Thank you very much for the advice. I will definitely take this advice. 

Thank you Roger


Sent from my iPhone using Tapatalk


----------



## bulbophyllum (Feb 6, 2012)

I use 2 25mm fans blowing into my 35g hex leuc tank. They work really well running all the time. They create only a tiny puff of air movement. It is enough to keep the glass clear, grow orchids and provide what I feel is good ventilation for my frogs without drying things out too much. 

Fish tanks kinda suck ventilation and access wise for dart frogs. I have been through several setups with fans for this tank trying to get it right. This simple one seems to work best for me. The top is all glass with 2 screened holes 2" across with 2 of these 2510 Gdstime 12V 0.08 A DC 25X25X10mm 2Pin 25mm Brushless Fan Mini Cooling | eBay sitting on the screen blowing into the tank all the time. 

I just wired them to a 12v thrift store wall wart by testing what combo of hot and neutral got them blowing in the right direction and twisting the wires together, folding the twisted part flat to the wires and putting a piece of heat shrink over it.


----------



## bulbophyllum (Feb 6, 2012)

JasonE said:


> You really don't want your fan blowing into the vivarium. If you're placing it outside then you'd want it over the vent blowing out, that way air is being brought in through your other vents to create a good air circulation


I agree with this in general. It is more complicated then that though. I'm not trying to pick nits here.


----------



## eMCRay (Mar 24, 2020)

Agree with some of the others - don't have a huge fan pointing into your viv.

BUT - it is important to have air movement in your viv. If you donÄt have enough vents (under door + roof at a minimum) you should add a fan inside. 
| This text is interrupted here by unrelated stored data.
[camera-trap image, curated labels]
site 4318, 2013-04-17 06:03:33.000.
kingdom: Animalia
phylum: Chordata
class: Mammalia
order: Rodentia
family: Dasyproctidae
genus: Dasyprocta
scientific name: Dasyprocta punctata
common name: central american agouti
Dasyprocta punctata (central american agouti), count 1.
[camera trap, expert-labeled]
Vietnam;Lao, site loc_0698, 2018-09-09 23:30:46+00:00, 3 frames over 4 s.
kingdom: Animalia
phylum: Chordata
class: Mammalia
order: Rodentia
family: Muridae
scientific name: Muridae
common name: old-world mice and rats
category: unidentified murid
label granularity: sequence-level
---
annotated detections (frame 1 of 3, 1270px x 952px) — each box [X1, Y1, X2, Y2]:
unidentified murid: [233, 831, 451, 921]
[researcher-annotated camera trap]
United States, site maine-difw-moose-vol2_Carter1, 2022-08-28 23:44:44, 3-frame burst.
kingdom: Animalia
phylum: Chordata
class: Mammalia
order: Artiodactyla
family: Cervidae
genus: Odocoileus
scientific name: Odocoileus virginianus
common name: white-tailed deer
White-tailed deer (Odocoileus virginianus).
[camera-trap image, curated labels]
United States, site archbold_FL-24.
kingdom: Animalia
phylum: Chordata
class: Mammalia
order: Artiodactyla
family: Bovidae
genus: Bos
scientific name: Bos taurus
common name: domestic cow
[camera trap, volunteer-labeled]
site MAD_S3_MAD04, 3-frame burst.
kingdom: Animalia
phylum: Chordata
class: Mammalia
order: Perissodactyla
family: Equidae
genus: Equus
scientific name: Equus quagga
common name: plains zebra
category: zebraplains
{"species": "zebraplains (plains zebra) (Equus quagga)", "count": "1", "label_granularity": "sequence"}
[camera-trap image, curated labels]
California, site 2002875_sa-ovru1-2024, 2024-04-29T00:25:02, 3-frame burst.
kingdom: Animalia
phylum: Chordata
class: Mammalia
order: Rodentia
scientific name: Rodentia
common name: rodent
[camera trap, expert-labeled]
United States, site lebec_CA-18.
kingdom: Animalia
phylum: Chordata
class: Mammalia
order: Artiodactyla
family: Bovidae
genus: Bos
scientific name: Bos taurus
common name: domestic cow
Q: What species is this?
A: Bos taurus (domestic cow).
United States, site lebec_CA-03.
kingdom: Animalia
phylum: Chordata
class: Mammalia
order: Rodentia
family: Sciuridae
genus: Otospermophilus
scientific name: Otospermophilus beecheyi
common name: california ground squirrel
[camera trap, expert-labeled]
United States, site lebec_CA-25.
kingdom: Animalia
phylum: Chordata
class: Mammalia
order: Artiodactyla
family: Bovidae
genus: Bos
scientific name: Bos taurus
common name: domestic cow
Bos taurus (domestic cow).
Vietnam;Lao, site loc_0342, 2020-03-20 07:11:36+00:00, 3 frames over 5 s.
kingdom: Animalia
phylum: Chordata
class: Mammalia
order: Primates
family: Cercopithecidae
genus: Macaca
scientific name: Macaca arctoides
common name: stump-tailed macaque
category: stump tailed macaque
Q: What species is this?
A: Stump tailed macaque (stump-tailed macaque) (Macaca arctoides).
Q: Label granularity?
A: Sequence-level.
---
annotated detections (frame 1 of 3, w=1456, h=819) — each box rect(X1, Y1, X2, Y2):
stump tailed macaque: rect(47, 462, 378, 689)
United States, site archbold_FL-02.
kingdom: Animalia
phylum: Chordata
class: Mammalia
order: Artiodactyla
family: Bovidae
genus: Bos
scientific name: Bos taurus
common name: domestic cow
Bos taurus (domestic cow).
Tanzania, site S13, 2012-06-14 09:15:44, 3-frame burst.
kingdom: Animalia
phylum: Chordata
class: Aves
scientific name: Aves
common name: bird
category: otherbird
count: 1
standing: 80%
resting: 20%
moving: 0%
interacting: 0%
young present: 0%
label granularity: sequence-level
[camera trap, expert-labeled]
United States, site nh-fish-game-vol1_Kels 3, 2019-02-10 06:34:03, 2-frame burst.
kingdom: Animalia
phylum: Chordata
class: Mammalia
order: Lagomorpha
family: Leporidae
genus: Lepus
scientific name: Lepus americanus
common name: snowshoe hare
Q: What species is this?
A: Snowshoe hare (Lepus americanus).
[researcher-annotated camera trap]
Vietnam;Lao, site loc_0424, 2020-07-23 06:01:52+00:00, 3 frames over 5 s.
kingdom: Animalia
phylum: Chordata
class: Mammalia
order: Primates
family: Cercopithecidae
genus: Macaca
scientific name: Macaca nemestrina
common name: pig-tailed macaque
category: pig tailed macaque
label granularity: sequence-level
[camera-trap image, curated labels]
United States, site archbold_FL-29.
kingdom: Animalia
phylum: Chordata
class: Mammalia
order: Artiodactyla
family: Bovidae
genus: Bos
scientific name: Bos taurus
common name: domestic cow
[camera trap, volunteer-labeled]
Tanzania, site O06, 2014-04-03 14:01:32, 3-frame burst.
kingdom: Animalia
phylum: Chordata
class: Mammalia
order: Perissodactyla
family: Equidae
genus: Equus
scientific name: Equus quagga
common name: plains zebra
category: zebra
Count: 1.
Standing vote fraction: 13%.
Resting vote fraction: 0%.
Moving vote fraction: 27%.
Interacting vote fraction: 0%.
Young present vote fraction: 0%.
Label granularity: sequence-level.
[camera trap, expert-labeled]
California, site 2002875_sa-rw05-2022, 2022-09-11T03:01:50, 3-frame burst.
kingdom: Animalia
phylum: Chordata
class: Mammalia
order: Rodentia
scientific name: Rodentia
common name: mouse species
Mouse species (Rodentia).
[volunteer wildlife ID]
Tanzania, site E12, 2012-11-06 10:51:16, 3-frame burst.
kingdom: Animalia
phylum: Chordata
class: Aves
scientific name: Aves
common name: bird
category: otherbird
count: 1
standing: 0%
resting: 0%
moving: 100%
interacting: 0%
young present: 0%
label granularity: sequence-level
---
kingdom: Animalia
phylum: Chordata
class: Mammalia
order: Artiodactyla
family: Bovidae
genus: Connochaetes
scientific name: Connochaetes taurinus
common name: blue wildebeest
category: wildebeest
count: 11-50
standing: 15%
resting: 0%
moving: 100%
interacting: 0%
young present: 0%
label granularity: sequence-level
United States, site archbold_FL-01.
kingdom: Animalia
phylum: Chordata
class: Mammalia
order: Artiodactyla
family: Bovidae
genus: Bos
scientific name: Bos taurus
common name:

I generally do both - add a fan inside (make sure isolated / waterproofed) that will suck air in. Trick here will be to mount it against the roof but 1-2 inches away from a vent and pulling air downward (so outside air in / air gets pulled away from the vent). You need to mount it some distance away from the vent so it will pull in a mixture of outside and viv air.

This has a few benefits

Some rooms fluctuate heavily in ambient humidity (high in summer, low in winter), so you will want to regulate that. This is easy to do by just covering up the vent with the fan underneath
In the winter / low ambient humidity it will therefore draw / circulate more viv air, in the summer the opposite; all you have to do is cover up the vent a little

Strong air flow in the viv prevents mold and creates drier and wetter microclimates (I even see my frogs hanging out directly underneath or on top of the fan sometimes)
Rest of the vents will have passive ventilation (regardless of what the fan does)


----------



## Chbgator (Nov 21, 2020)

I used Coolerguys 80mm (80X80X25) High Airflow Waterproof IP67 12v Fan in my Vivarium, mostly because they are IP67 rated and I don't have to worry about moisture with that rating. Sure they cost a little more but for piece of mind I think it's worth it.


----------